ご挨拶
軍事史学会会長
庄司 潤一郎
去る令和6(2024)年10月の大会において、新たな会長として選任されましたので、一言ご挨拶申し上げます。歴代会長のお名前を拝見しますと、その錚々たる顔ぶれに圧倒され身が引き締まる思いです。微力ながら尽力して参る所存ですので、よろしくお願いいたします。
軍事史学会は、戦後20年の昭和40(1965)年3月に創設され、来年設立60年を迎えます。創設の趣旨として、以下のように記されています。
「終戦後、歴史学の各分野はそれぞれの専門の研究者によって非常な発展を遂げつつあります。しかるに軍事史学の分野のみは、敗戦後の戦争を憎悪する国民感情の影響を受けて、その学問的研究も中断され、全くとり残されている状況であります。

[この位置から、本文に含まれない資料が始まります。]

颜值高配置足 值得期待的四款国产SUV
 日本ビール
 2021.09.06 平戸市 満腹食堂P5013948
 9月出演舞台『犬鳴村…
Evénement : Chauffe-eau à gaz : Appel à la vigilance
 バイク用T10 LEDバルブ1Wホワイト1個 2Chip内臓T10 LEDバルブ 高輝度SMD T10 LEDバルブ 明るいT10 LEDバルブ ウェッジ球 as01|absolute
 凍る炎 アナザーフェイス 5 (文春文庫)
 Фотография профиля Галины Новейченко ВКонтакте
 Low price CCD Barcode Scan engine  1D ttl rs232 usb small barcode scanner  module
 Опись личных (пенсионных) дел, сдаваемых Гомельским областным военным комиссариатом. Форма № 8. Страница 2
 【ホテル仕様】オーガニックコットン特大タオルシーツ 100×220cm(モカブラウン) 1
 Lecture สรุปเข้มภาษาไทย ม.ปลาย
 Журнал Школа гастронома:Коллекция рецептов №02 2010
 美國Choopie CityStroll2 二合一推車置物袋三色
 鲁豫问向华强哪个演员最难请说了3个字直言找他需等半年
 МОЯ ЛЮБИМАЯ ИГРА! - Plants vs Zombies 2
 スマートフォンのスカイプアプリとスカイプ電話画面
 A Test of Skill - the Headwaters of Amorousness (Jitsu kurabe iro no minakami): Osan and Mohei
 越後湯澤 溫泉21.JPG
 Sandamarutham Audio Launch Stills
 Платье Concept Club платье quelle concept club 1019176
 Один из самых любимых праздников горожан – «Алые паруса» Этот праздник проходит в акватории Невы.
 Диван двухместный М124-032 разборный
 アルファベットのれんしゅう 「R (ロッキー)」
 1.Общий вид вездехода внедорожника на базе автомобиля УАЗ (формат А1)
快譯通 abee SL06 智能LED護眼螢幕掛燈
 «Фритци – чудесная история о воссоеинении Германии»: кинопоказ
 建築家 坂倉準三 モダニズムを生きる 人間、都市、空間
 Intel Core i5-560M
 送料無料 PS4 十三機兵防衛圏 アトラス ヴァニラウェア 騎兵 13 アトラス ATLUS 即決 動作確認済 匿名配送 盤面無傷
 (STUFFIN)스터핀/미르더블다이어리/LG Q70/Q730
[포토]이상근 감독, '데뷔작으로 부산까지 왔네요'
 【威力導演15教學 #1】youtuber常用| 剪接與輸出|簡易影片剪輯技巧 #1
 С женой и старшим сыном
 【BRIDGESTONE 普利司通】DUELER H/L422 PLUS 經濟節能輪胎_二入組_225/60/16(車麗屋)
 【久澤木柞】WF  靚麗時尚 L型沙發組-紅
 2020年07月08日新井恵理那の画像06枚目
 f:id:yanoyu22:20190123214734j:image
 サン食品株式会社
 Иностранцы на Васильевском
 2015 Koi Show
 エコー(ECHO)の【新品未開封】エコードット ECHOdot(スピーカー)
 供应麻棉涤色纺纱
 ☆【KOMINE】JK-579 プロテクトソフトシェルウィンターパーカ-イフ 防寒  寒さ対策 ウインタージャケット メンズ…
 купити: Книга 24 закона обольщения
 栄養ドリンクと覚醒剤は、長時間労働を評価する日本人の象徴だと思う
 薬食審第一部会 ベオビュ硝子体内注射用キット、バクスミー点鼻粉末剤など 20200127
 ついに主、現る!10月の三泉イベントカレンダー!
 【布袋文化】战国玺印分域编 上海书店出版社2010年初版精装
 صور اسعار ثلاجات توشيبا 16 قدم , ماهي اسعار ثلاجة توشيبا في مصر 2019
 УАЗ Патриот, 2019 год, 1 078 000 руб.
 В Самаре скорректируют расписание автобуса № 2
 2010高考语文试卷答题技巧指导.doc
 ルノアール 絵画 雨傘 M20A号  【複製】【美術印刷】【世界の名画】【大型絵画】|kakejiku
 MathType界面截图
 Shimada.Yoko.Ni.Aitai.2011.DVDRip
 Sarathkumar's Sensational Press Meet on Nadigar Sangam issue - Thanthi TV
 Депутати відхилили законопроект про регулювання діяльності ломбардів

しかし歴史の進展は、人類の斗争の大なる影響を受けており、軍事・戦争に関する史的な研究を除いては、歴史の真実をあきらかにすることは不可能であり、また、平和を論ずることも困難であります。右の趣旨にもとづき、このたび、広く軍事に関する史的研究を目的として、軍事史学会を創立する」
このように、戦後軍事史は敗戦の影響によりタブー視されたため、本学会も厳しい状況が続きましたが、その後の日本社会の変化は軍事史をめぐる環境にも大きな影響を及ぼし、軍事史研究の裾野は格段に広がっていきました。
先ず担い手の面では、創設当初は、旧軍出身者、自衛隊関係者や愛好家が中心を占めていましたが、その後、戦後生まれへと世代交代がなされました。現在では、様々な領域の研究者のみならず、ジャーナリストや一般の人々にまで広がり、女性の研究者も見受けられるようになりました。
さらに、研究対象も、作戦・戦闘、戦略、戦術を中心とした「狭義の軍事史」から、戦争や軍事を過去の人間社会全般の営みとの関連でより広い視点から考察する「広義の軍事史」へと広がっていき、「新しい軍事史」、「軍事の新しい地平」とも称されています。それにともない、民俗学、教育学、社会学など隣接諸科学との連携も深まり学際化していきました。
このような変化の中、本学会も、先達の御尽力により、歴史学の学会として広く認知されるようになり、『軍事史学』も、大東亜戦争など日本近代の軍事史のみならず多岐に及ぶ広範囲の特集テーマを積極的に組んでいます。
一方、いくつかの課題が残されています。軍事史の大家であったマイケル・ハワード博士は、「広義の軍事史」に見られる「戦争と社会」など研究領域の拡大は、「郊外への飛躍」であると評するとともに、それがいかに発展しようとも軍事史の中心はあくまで軍事力の中核的活動、すなわち「戦闘」という伝統的な「狭義の軍事史」であると強調しています。日本においても、「広義の軍事史」の広がりにともなって、ともすれば「狭義の軍事史」が捨象されがちですが、軍事史の「原点」を見失ってはならないと思います。
また、外国の「軍事史」の研究では、戦争など人類の軍事的現象に関する軍事的視点からの分析も重点が置かれていますが、日本では、そのような手法は専門的素養が求められることもあり、歴史研究者による軍事的現象の歴史的アプローチが主流でした。今後は、歴史的分析のみならず軍事的分析にも注目していくべきでしょう。
いずれの課題の克服においても、軍事的専門知識という専門性が不可欠なことは言うまでもありません。
本学会顧問の戸部良一防衛大学校名誉教授は、「堅実な『軍人歴史家』の存在と純粋歴史家との対話は、軍事史学全体の発展にとって欠くことのできないものである」と指摘していますが、その対話の場として本学会の役割は益々大きいものがあります。
文官研究者として防衛研究所戦史研究センターに38年間在職していた経験を、少しでも生かすよう尽力していければと考えております。
改めて、軍事史学会の活動に対する、会員の皆さまからのご支援とご協力を是非ともお願い申し上げます。